The dam was constructed applying workforce of around 6,000 labourers and is supposed to prevent salinity to about 1.30 lakh hectares of cropland under 14 upazilas in Noakhali, Comilla and Chandpur districts. However, a certain portion of the dam was washed away within three hours of its construction; later with the joint efforts of locals and the Water Development Board (WDB) here, the erosion could be prevented.

== Notable residents ==

- Moeen U Ahmed, was the thirteenth chief of army staff of the Bangladesh Army from 15 June 2005 to 15 June 2009. He was born in Alipur village, Begumganj, Noakhali.
- Moudud Ahmed, former Vice President of Bangladesh, Prime Minister of Bangladesh, was member of 8th Parliament for the Noakhali-5 constituency.
- Muzaffar Ahmad, popularly known as "Kakababu", one of the founders of the Communist Party of India, was educated at Noakhali Zilla School.
- Kamrul Ahsan, Served as Ambassador of Bangladesh to Russia, Canada and Singapore and former Secretary to the Government.
- Bir Sreshtho Mohammad Ruhul Amin, Bangladesh Navy engine room artificer posthumously awarded the nation's highest bravery award for service during the Bangladesh War of Independence
- Jharna Dhara Chowdhury, social activist and Secretary of the Gandhi Ashram Trust in Noakhali. Awarded the Ekushey Padak for social service (2015) and Padma Shri award (2013).
- Kabir Chowdhury, was an academic, essayist, materialist, translator, cultural worker, civil society activist in Bangladesh
- Motaher Hussain Chowdhury, a Bengali writer, was born in Noakhali. Special work: Songskriti Kotha
- Mufazzal Haider Chaudhury, educator and a martyr of the Bangladesh War of Independence, was born in Khalishpur village in what is now Begumganj Upazila
- Munier Choudhury, Bangladeshi educator, playwright, literary critic and political dissident. He was a victim of the mass killing of Bengali intellectuals in 1971
- Shirin Sharmin Chaudhury, First lady speaker of the Bangladesh parliament.
- Zahurul Haq, a sergeant in the Pakistan Air Force, whose arrest in the Agartala Conspiracy Case and 1969 death in custody led to mass protests, graduated from Noakhali Zilla School.
- Abu Belal Muhammad Shafiul Haque, was a four-star rank army general and the Former (17th) chief of army staff of the Bangladesh Army, in office from 2015 to 2018.
- M. A. Hashem, was a Bangladeshi businessman and the founding chairman of Partex Group. He served as member of Parliament as part of the Bangladesh Nationalist Party.
- Annisul Huq, was an entrepreneur, TV show host and the former mayor of Dhaka North City Corporation. He was born in Kabirhat, Noakhali.
- Tabarak Husain, career foreign service officer, former foreign secretary of Bangladesh and former Bangladesh ambassador to United States.
- Muhammad Ishaq, Bangladeshi historian
- Abul Kashem, pioneer and the architect of the historic Language Movement
- Serajul Alam Khan, is a political theorist and founder of "Sadhin Bangla Nucleus" a secret organisation, which theorised the creation of Bangladesh
- Wahiduddin Mahmud, an adviser of the interim government of Bangladesh.

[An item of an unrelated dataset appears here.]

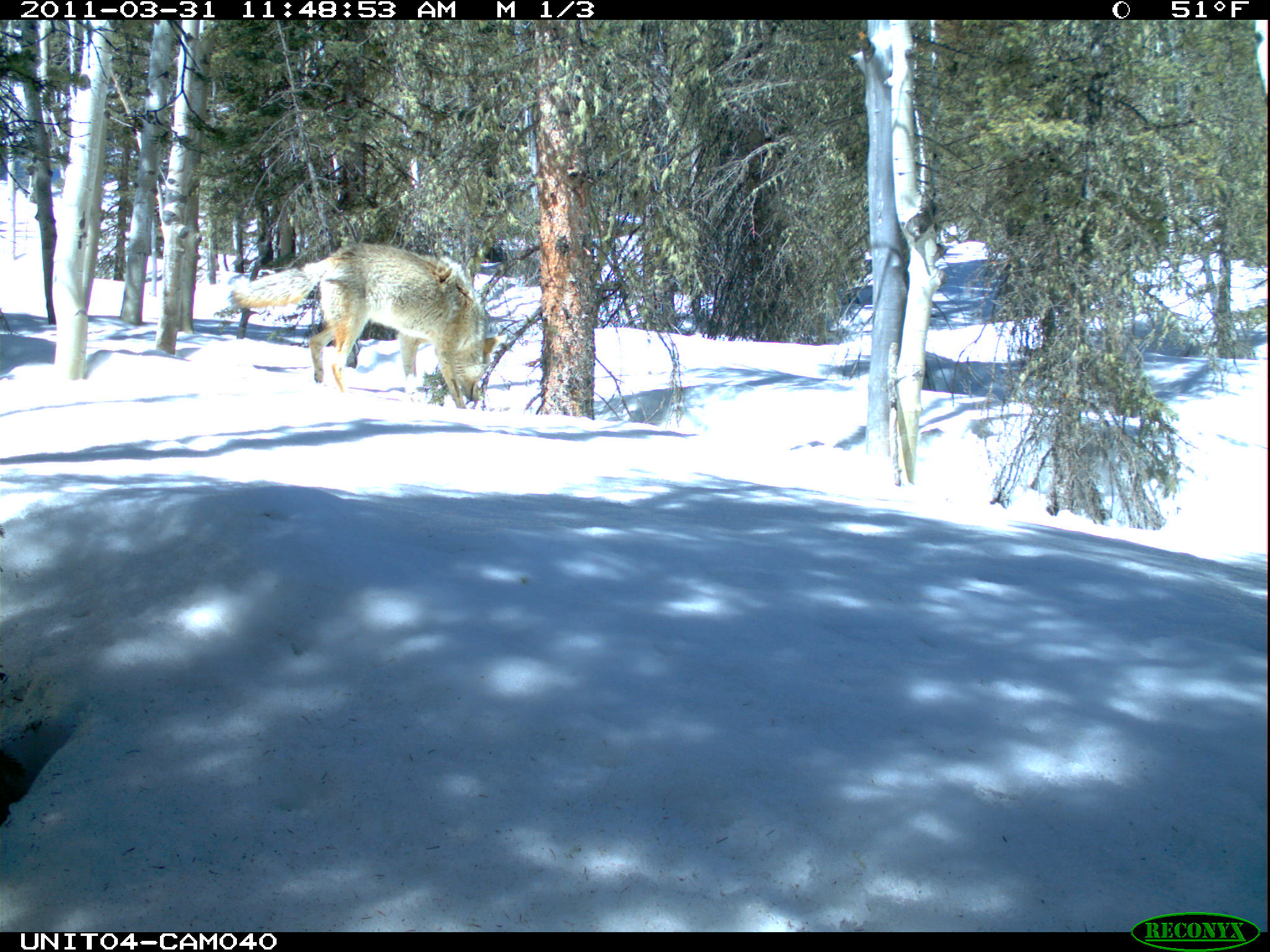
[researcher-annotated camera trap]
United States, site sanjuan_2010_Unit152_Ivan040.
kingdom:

- A. B. M. Musa, awarded the Ekushey Padak for journalism in 1999, attended Noakhali Zilla School.
- Obaidul Quader, Former general secretary of the Bangladesh Awami League and Minister of Road Transport and Bridges, was born in Bara Rajapur village
- Abdus Salam (1910–1977), former editor of the Pakistan Observer, later the Bangladesh Observer, Ekushey Padak winning journalist
- Golam Sarwar, Secretary-General of the SARRC.
- Abdus Shakur, was a former Secretary to the Government and a leading litterateur and musicologist
- Abdul Malek Ukil, a drafter of the Constitution of Bangladesh, member of parliament, Minister of Health, and Minister of Home Affairs, was born in Rajarampur village, Noakhali Sadar Upazila.